:: Document extract ::
On June 17, 2026, Federal Reserve Chair Kevin Warsh held interest rates steady at 3.50%–3.75% — but the bigger signal came from the dot plot: nine of 18 Fed officials now project a rate hike before year-end. The Fed revised its inflation forecast sharply upward to 3.6% PCE for 2026. The CPI hit 4.2% in May — the highest since April 2023. The Iran war pushed oil prices up 55% in a single month, and energy costs jumped 23.5%. Markets got the message: the Dow dropped 507 points, and traders priced a better-than-90% chance of a rate hike by October.
1. Fight Inflation Now (Federal Reserve Chair Kevin Warsh, Deutsche Bank's Matthew Luzzetti)
Inflation is at a three-year high and the Fed can't afford to blink.
Warsh left no doubt: the Fed will deliver price stability. At his post-meeting press conference, he declared, "Persistently high prices burden Americans" and described the Fed's commitment to the 2% target as "strong, unanimous, and unambiguous." He framed it as correcting something the Fed "missed for five years." All 12 voting members held steady, and 9 of 18 want to go further.

:: Supplied material ::
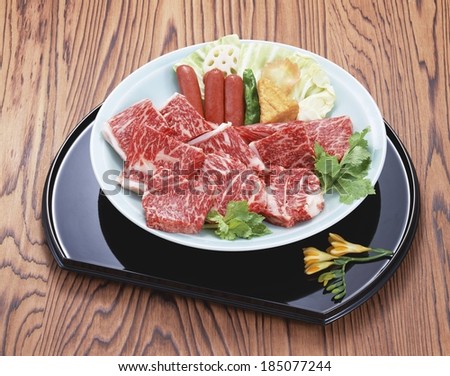 A plate containing cut meat and other finger foods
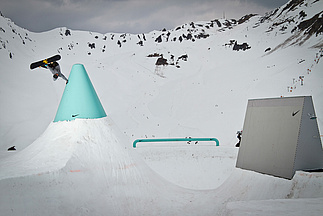 Snowboarder in der Luft mit einer Hand an einem großen türkisen Kegel
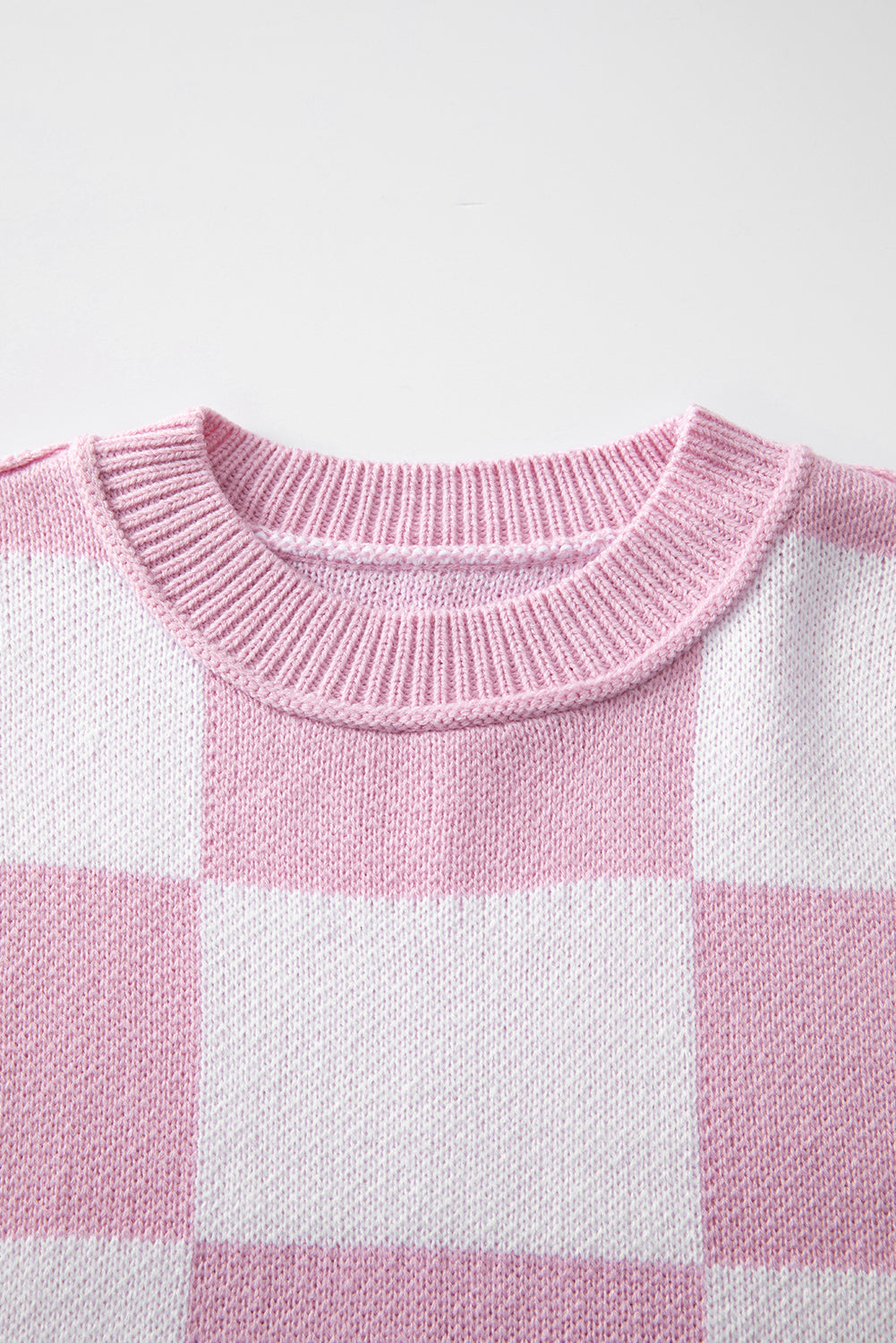 Close-up of a pink and white checkered bishop sleeve sweater neckline.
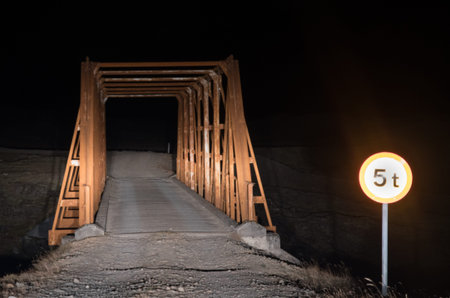 Old bridge crossing Heinabergsvotn river which os not longer running under the bridge on the...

:: Study questions ::
1. Answer these questions using the article on the Fed's June 2026 rate decision:
(a) At what range did the Fed hold interest rates on June 17, 2026?
(b) What level did the CPI reach in May?
(c) How many voting members held rates steady?
2. Revise the passage of the Fed article between "1. Fight Inflation" and "to go further.", inclusive, and write it out with "Persistently" replaced by "Stubbornly".

:: Your responses ::
1.
(a) 3.50%–3.75%
(b) 4.2%
(c) All 12

2.
1. Fight Inflation Now (Federal Reserve Chair Kevin Warsh, Deutsche Bank's Matthew Luzzetti)
Inflation is at a three-year high and the Fed can't afford to blink.
Warsh left no doubt: the Fed will deliver price stability. At his post-meeting press conference, he declared, "Stubbornly high prices burden Americans" and described the Fed's commitment to the 2% target as "strong, unanimous, and unambiguous." He framed it as correcting something the Fed "missed for five years." All 12 voting members held steady, and 9 of 18 want to go further.